Well, honestly, I'm not sure, though I know what you're talking about, I think, because my plants were doing that a little bit when they were at the apartment. Whatever it was, they got over it.

At work, when we had the hanging baskets up high in the greenhouse during the summer, a lot of the leaves would turn brown from the tip back, or from an edge, which was either burn from too much light or heat or both, or inadequate watering, or maybe too dry and too bright/hot. They'd usually stop doing this during the winter and then start up again for the spring. I don't think that's what was happening back at the apartment, because it came on kind of suddenly and I hadn't changed anything about what I was doing or where the plants were.

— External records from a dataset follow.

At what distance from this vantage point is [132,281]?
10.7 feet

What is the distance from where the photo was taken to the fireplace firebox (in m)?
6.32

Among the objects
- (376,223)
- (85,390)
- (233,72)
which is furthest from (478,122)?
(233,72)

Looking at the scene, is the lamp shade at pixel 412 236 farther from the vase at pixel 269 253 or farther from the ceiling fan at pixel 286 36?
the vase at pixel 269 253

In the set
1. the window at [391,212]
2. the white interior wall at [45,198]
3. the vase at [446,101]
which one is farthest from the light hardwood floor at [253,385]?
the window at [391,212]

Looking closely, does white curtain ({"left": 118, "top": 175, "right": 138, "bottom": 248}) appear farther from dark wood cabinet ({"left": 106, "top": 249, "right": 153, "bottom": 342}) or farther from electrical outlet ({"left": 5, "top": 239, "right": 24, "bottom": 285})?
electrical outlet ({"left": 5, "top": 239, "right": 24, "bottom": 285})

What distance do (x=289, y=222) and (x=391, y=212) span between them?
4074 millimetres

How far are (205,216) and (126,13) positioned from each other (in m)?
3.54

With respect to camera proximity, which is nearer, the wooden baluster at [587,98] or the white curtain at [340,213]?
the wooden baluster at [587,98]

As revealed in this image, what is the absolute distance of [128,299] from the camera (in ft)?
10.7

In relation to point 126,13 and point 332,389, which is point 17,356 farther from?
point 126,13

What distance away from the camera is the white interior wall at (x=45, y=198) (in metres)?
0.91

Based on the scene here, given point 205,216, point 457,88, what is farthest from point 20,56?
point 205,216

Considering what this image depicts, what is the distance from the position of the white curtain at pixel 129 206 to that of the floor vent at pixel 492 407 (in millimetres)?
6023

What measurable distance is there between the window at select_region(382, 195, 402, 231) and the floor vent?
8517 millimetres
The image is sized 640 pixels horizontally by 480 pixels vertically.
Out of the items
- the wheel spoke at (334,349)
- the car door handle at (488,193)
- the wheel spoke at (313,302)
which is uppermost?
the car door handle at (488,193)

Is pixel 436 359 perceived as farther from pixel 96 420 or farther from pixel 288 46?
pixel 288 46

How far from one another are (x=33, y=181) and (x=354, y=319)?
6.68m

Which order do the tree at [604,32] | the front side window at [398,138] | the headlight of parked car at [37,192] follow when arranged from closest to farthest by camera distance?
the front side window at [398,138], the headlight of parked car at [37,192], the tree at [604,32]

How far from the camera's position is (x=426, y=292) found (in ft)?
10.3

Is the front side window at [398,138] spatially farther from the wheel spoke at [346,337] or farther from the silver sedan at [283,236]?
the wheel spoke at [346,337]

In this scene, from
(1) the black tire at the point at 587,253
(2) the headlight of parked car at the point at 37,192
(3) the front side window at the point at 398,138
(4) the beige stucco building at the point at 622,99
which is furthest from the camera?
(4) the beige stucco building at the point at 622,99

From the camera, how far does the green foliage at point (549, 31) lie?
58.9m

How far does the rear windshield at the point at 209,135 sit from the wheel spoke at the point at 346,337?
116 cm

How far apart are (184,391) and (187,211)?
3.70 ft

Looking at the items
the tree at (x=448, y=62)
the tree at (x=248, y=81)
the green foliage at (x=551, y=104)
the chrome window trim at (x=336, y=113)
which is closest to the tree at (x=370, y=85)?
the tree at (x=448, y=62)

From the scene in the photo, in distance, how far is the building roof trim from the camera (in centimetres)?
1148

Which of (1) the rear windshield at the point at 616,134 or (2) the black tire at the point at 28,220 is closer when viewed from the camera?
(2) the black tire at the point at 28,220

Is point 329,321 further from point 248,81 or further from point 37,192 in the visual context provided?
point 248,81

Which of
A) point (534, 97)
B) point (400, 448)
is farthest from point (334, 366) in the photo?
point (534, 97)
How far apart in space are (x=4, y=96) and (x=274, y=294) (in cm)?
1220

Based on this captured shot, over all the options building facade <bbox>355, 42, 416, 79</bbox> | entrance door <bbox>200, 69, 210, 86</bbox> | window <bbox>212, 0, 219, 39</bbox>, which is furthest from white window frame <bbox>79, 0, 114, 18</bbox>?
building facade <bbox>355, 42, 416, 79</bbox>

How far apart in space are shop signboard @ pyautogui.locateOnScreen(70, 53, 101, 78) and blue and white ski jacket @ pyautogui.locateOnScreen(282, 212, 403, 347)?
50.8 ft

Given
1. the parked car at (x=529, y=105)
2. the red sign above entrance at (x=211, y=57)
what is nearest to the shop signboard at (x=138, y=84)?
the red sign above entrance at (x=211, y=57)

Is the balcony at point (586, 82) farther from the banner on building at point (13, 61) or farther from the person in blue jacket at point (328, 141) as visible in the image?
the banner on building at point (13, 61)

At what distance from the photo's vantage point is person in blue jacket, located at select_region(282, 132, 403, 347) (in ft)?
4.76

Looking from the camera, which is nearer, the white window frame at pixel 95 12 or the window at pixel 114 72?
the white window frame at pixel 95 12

So I'm kind of stabbing in the dark here, but I'd guess, in order of decreasing probability,

1) too much heat
2) too much light
3) not enough water.

Try changing stuff around and see if anything makes it better, or just wait and the plant will probably get over it on its own.

Anonymous said...

Wow! Thanks for the quick and informative reply. I guess it could just be getting used to my apartment as I just bought it and hopefully things will settle down in the fall. Perhaps this is one foliage I do not need to put on the windowsill at the hottest time of the day in the sun. You are spot on!

Alice, near Boise said...

I found your blog when I typed in "growing a holly philodendron." I have a mystery plant which I would describe as a philodendron, but this one has attractive holes in each leaf. It is a rather tender looking philodendron, vs. a thick, glossy-leafed plant. Got a few starts from a friend who said it is a difficult-to-start plant, unlike a "regular philly." I found this to be true--it takes a long time to root the plant clippings in water, and from water to soil, only one of five clippings lived. So, do you have information about this plant? By the way, I will pay attention to the number of nodes and leaves from now on.

mr_subjunctive said...

Alice, near Boise:

Based on the description, I'm thinking maybe you have Monstera adansonii (photo here). There may be another very similar species, besides adansonii.

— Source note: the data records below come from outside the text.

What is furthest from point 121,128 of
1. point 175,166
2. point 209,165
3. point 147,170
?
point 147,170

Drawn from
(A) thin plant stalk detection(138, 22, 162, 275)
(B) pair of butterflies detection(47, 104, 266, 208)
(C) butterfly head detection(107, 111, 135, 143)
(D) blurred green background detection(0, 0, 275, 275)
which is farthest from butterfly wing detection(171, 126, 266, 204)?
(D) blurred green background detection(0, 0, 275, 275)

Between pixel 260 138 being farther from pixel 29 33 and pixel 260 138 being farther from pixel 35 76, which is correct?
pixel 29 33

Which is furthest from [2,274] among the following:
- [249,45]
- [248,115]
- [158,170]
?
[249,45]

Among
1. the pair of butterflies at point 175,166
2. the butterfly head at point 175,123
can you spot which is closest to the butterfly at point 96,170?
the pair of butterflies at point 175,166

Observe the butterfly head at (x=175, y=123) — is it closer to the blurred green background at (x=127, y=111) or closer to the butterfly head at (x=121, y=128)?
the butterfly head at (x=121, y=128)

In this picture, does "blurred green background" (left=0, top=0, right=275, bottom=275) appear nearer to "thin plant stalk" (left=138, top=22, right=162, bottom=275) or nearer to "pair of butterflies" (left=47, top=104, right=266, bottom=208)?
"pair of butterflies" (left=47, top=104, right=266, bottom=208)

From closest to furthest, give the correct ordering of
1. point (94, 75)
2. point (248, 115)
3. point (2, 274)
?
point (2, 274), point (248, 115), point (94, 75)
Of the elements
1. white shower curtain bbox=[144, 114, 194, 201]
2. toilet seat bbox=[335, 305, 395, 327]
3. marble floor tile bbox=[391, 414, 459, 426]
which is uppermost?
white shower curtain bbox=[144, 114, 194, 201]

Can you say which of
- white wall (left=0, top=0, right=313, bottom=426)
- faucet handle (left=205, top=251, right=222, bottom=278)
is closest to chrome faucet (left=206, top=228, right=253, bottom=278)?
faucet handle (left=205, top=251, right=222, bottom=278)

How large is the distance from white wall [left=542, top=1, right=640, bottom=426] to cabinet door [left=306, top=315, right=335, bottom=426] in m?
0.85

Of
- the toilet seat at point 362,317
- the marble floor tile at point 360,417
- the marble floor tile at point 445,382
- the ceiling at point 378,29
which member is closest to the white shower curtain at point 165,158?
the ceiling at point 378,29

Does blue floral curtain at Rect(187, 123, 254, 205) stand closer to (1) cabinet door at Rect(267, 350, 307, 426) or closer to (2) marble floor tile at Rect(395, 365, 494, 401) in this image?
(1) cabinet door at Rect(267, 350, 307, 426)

I've never grown one of these personally, at home, but we had them at work. My impression from work was that they were basically a more difficult Epipremnum: higher humidity requirements, lower cold tolerance, more prone to spider mites, etc. But I never tested this by bringing one home, so I'm afraid I'm not going to be able to help much.

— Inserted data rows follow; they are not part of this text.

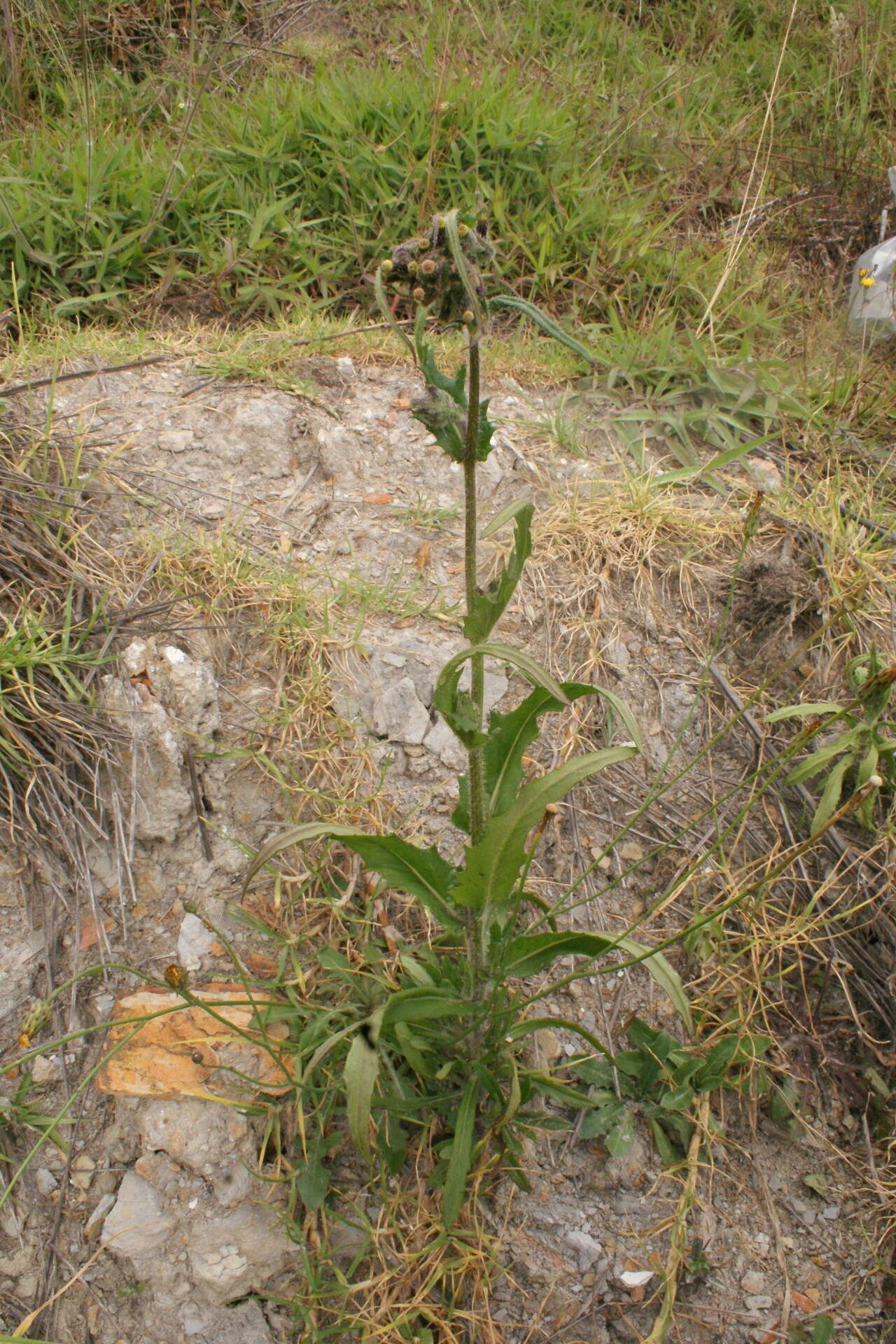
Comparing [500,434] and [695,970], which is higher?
[500,434]

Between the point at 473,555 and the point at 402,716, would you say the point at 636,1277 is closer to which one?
the point at 402,716

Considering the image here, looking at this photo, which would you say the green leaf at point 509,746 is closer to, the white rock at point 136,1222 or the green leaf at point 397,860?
the green leaf at point 397,860

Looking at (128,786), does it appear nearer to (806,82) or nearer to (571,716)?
(571,716)

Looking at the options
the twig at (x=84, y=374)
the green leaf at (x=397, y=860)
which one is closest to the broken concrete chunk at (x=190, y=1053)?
the green leaf at (x=397, y=860)

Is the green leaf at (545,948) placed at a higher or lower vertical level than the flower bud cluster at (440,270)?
lower

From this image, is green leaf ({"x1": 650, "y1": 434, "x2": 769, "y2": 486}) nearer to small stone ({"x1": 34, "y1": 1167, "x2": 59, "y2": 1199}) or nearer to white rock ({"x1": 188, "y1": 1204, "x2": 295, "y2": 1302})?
white rock ({"x1": 188, "y1": 1204, "x2": 295, "y2": 1302})

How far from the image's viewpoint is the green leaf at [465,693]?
128 cm

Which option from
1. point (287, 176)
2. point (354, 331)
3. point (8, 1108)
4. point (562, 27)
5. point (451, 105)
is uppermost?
point (562, 27)

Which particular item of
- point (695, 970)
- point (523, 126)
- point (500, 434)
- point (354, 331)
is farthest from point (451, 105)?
point (695, 970)

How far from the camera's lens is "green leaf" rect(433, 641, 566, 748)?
1281 mm

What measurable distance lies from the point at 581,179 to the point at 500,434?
1.43 meters

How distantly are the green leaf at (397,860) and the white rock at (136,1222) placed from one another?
0.67 m

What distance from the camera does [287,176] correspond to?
359 centimetres

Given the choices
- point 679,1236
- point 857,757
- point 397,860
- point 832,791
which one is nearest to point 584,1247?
point 679,1236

And if it's not M. adansonii, then obviously I'm really, really unhelpful.

Alice, near Boise said...

Thanks, Mr. Subjunctive, I think I have a Philodendron adansonii. The picture is as close as you can get. It seems to like it in my home, so I must be doing something right: let it get too dry, then flood with water with a little fertilizer every time I water. And, it's high on a shelf, with rather poor natural light during the day.

Alê G. said...

Any abandoned terrain here gets completely filled with this guy. I don't know what allows you to classify something as "invasive", but, if I had to guess, that would be it. There's this abandoned place I always drive by that has beautiful heart leaves planning to cover the entire wall, and inside it's absolutely crowded. That's where I'll get my cuttings soon enough.

Aspidistra Guy said...

It is just a few hours past St. Valentine's day as I post this. I'm used to calling them 'Heartleaf Philodendrons'. Given their delicate appearance, I used to think they were difficult. Once I started to grow them I got over that notion. I grew one side by side with an Epipremnum to study the difference. I noticed the philodendron is better at handling cold than Epipremnum as far as leaf damage goes. However, the Epipremnum is easier to propagate (I find) and it gets chunkier and more robust -less space between leaf nodes- with higher light levels. The philodendron actually grows longer spaces between the leaf nodes in higher light. In very low light, Philodendron hederaceum manages to look better than Epipremnum.

Anonymous said...

Now I want to call mine Pirate, because ships, rum, crime! Thanks for the hysterical reviews, loving them!

Anonymous said...

Still enjoying your articles! Thank you for giving these prosaic gems to humanity!